++++ Provided records ++++

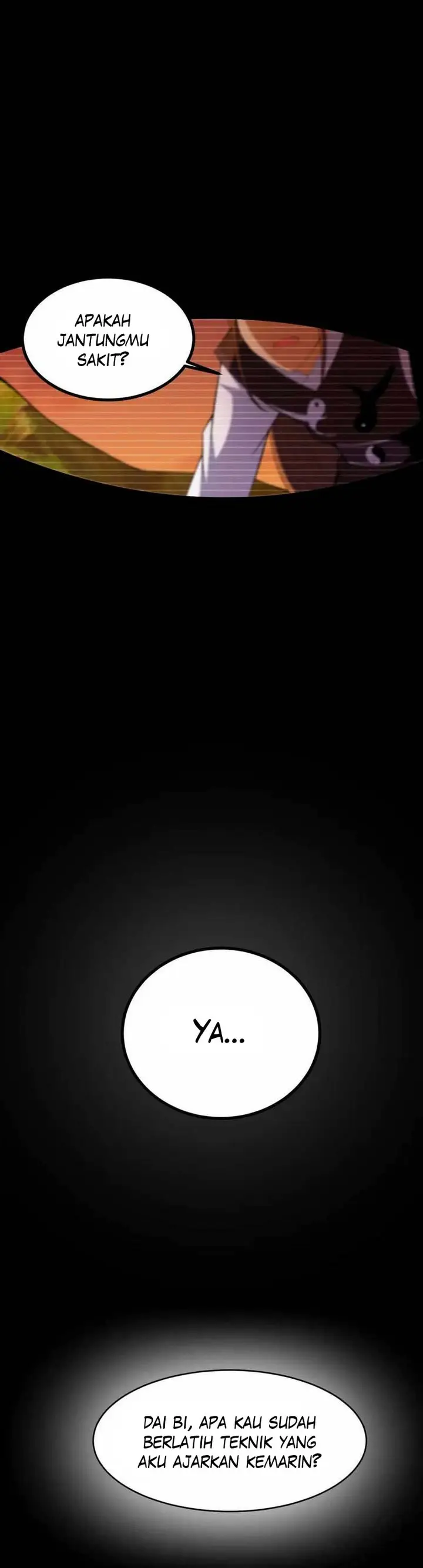 image-komik-i-just-want-to-be-beaten-to-death-by-everyone-chapter-168-16/29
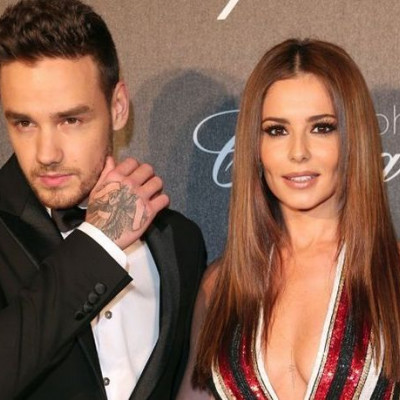 Liam Payne: Σοκάρουν οι λεπτομέρειες για τις ουσίες και τις συνοδούς πολυτελείας πριν τον θάνατο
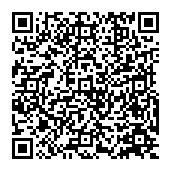 楊梅幼獅漂亮合法挑高廠房出租楊梅廠房出租-QR CODE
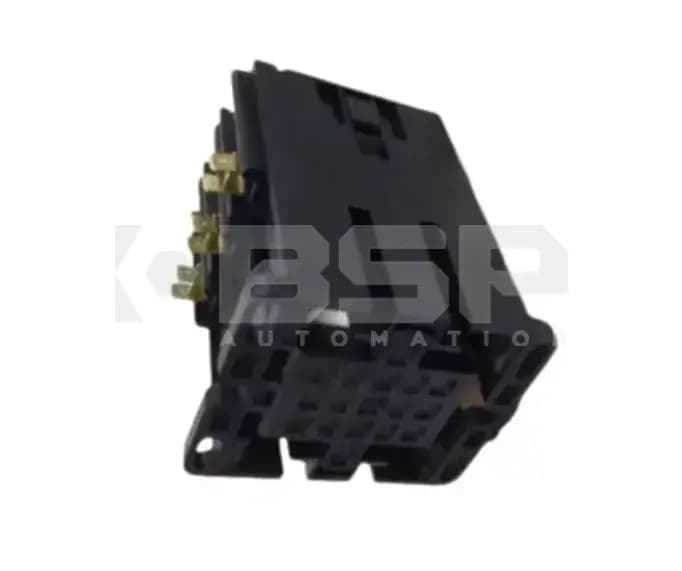 Allen Bradley 400-DP50NJ3 Allen Bradley 400-DP50NJ3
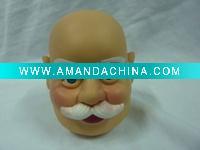 toy accessory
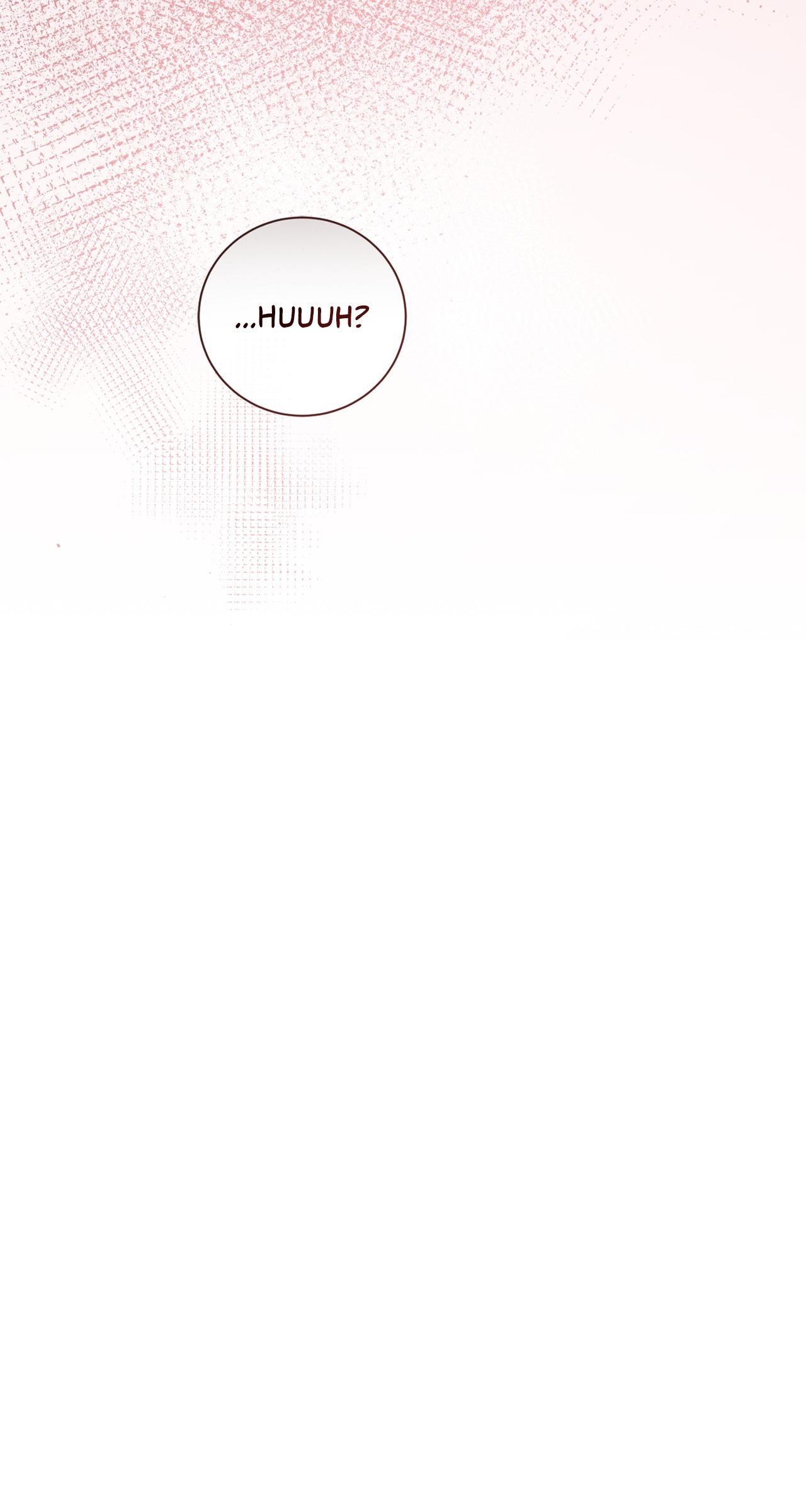 Read Wild Beast Warning chapter 11.1 image 80 on Lezhin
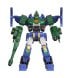 Фигурка-трансформер Dinoster – Stego Blast Wing (EU580874)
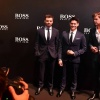 Filename=sebstan_006.jpg
Filesize=45KiB
Dimensions=991x529
Date added=Aug 30, 2020 sebstan_006.jpg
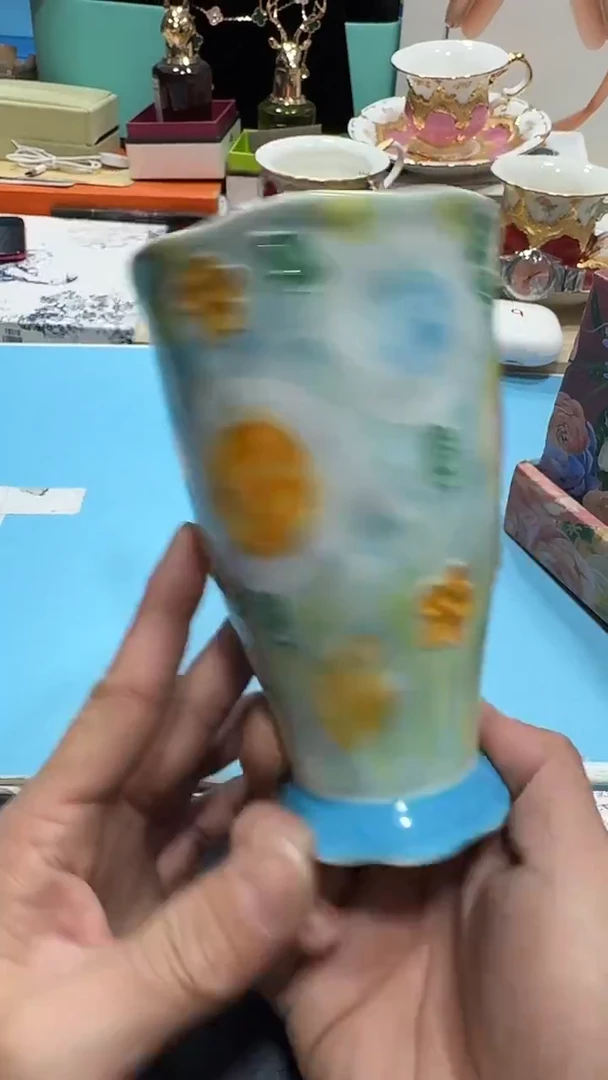 瓷片1111111111111@@1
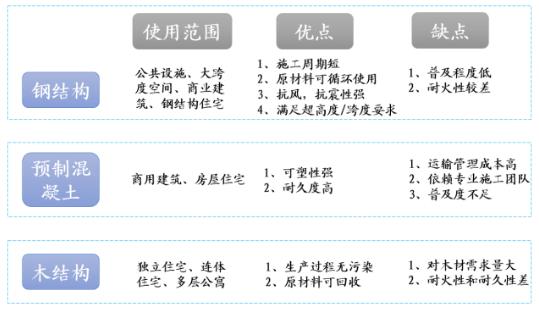 360截图16661129327334.jpg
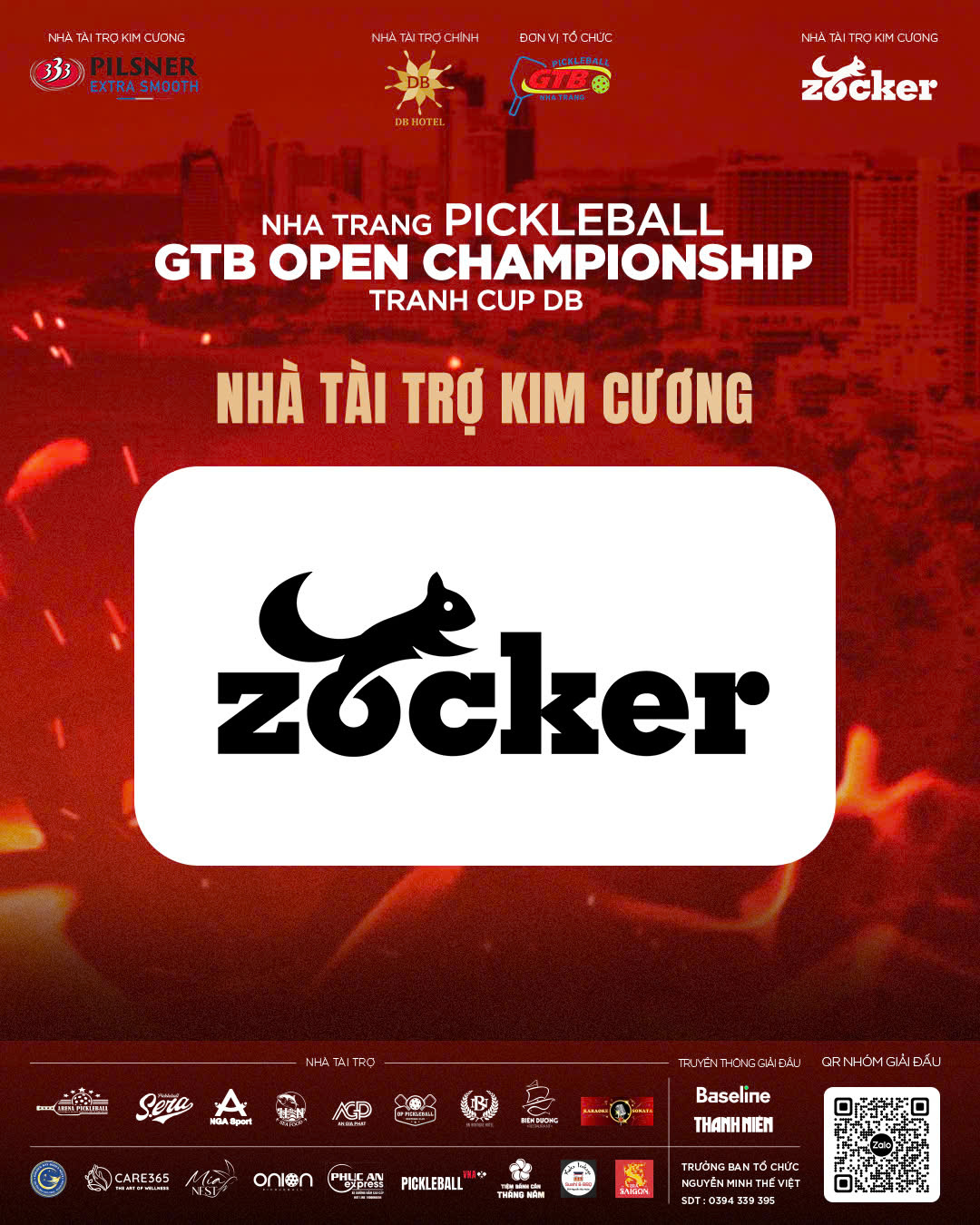 Zocker-nha-trang-GTB-Open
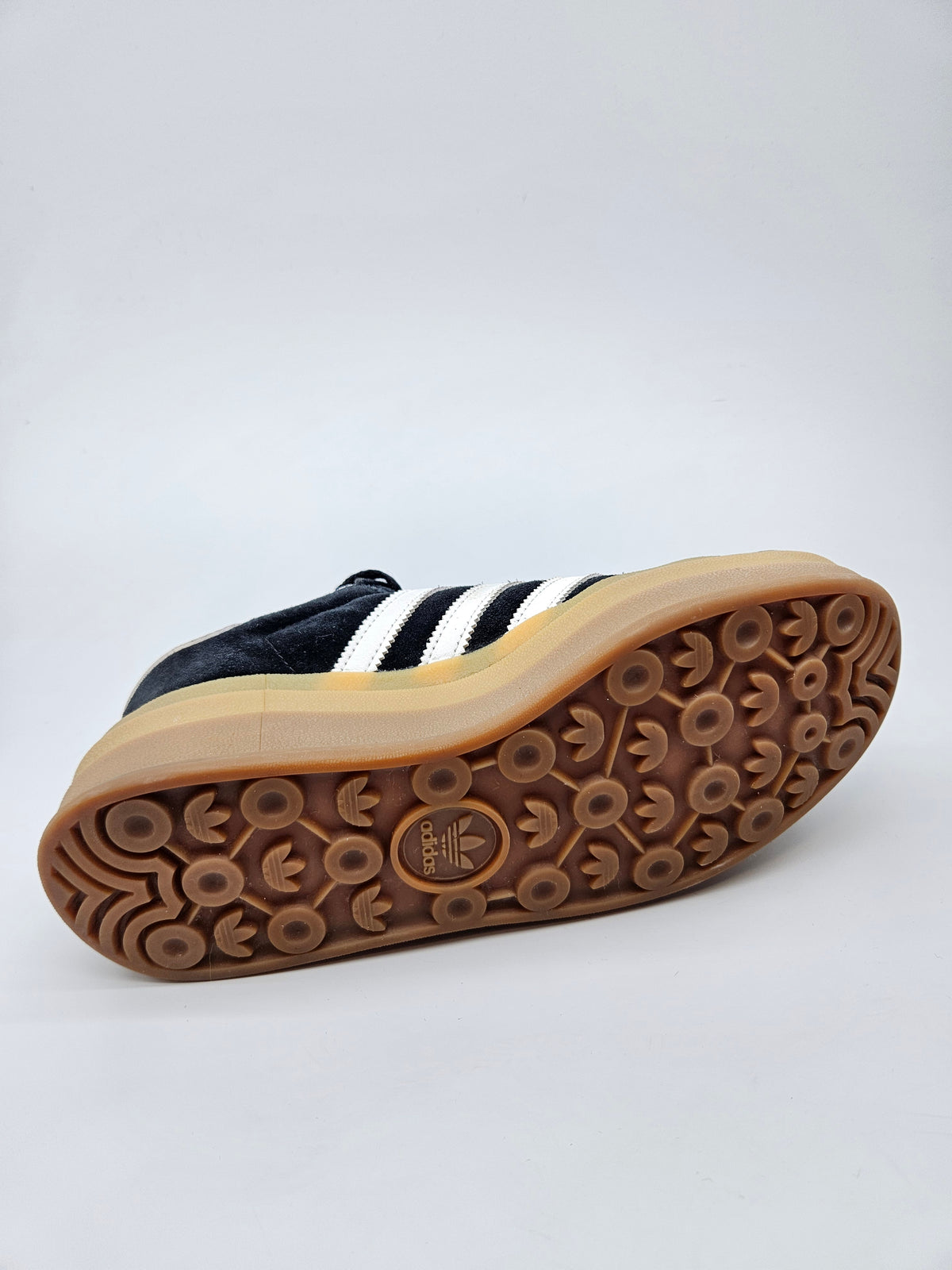 ADIDAS ORIGINAL PATIKI BR 38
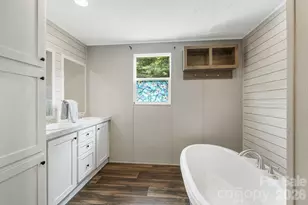 10 Pyrite Way, Asheville, NC 28806 - Photo 25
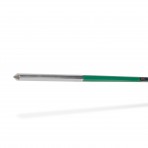 Amila Ακόντιο Εκπαιδευτικό 700Gr 27Mm (99053)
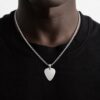 Guitar Collar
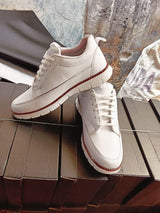 Men's Footwear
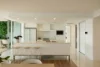 4007/9 Hamilton Avenue, Surfers Paradise, Qld 4217-Image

++++

No pictures belong in the output. It should reproduce exactly the lines from the one containing "Filename=sebstan_006.jpg" through the end of the data, both ends included.

Your solution |
 Filename=sebstan_006.jpg
Filesize=45KiB
Dimensions=991x529
Date added=Aug 30, 2020 sebstan_006.jpg
 瓷片1111111111111@@1
 360截图16661129327334.jpg
 Zocker-nha-trang-GTB-Open
 ADIDAS ORIGINAL PATIKI BR 38
 10 Pyrite Way, Asheville, NC 28806 - Photo 25
 Amila Ακόντιο Εκπαιδευτικό 700Gr 27Mm (99053)
 Guitar Collar
 Men's Footwear
 4007/9 Hamilton Avenue, Surfers Paradise, Qld 4217-Image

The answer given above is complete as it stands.